Jackie Acosta - my life, my rules


We all have skeletons in our closets, and try as we might to forget they exist, they will pop out once in a while at the most unexpected times. Often giving us surprises that change our lives. He’s a well-kept secret, and I would like him to remain so until the day I die. But I guess fate has other plans, for his shadow no longer looms behind, but overhead.

I don’t fear him, I would just rather close the door on us and continue my life with someone else. But his insistence to meet and talk, shed some light into my somewhat boring world. He’s right, I truly lived when I was with him. I wasn’t afraid, I didn’t have my guard up, I was free from all the constricting emotions that hindered my ability to trust other people. To this day, I wonder how he was able to make me open up. Maybe because we understood each other and we were going through a similar emotional turmoil.

D is like me. Battered and bruised, but still standing strong. At one point we were helpless to the needs of others, to the expectations of friends and family. We overcame it together, through words. Our chats gave new meaning to the word conversation. His wife left a couple of years ago, leaving him to care for P (who’s such a wonderful beautiful boy). There were times I looked at them together, and I would wish that the sperm donor would have such magical moments with my son. D’s patience at learning sign language so he can tell P that he loves him breaks my heart even now.

But isn’t that what I wished for in the past; to meet the perfect guy. A man who puts his family on top of his priorities, and isn’t afraid of looking like a fool just to show them how much he loves them. A man who would love unconditionally and expect nothing in return. A man who would swallow is pride and accept defeat. A man who’s capable, hardworking and responsible. Sometimes though, perfect isn’t what’s right for us. He’d be the perfect embodiment of a Knight in Shining Armor – minus the horse and armor.

I met him in National Bookstore, of all places. These things only happen in books that I read, and it’s not supposed to happen in real life. Two people don’t just grab at the same book at the same time. People don’t just look at each other and laugh like silly children, introduce themselves, have coffee and spend a whole afternoon together. It’s too surreal to be true. And maybe that’s why I never gave it a chance. Because real life doesn’t offer a lot of chances at a perfect life with a perfect guy. Real life is all about pain and suffering, proof is what we see everyday; people starving, fighting and selfishly stepping on others. That was my downfall, my inability to see the beauty in life and accept it as part of mine.

I often say sorry to D, but I never once meant it, until now. I didn’t have any reason to cut him off like that. I was just too terrified to start living a different life. I was comfortable in my own little world, with just me and my son. I wish my boy had met D and P; but I didn’t want him to see a different kind of father and son relationship. I didn’t want my son to expect the same from his dad, and I didn’t want him to be jealous of what other boys have.

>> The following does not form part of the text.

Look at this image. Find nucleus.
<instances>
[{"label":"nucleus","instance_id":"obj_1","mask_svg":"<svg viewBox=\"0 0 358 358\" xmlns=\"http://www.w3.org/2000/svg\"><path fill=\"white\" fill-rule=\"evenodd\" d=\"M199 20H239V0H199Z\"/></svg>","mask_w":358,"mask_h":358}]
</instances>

It’s all in the past. We all have to learn to close the door and open windows to let fresh air in. D has told me plenty of times, that we have to end a cycle to begin a new one. I just wasn’t able to stop an old cycle when I was with him. If only I had known this when I was with D, I would have given love a little bit more. But would that have changed destiny? Would it have changed the fact that I wasn’t ready?

As I was writing, I realized that there’s really no need to talk to him. He’ll understand me. He’ll respect my decision. He’ll find the answers here. He’ll read between the lines and know exactly what I want to say.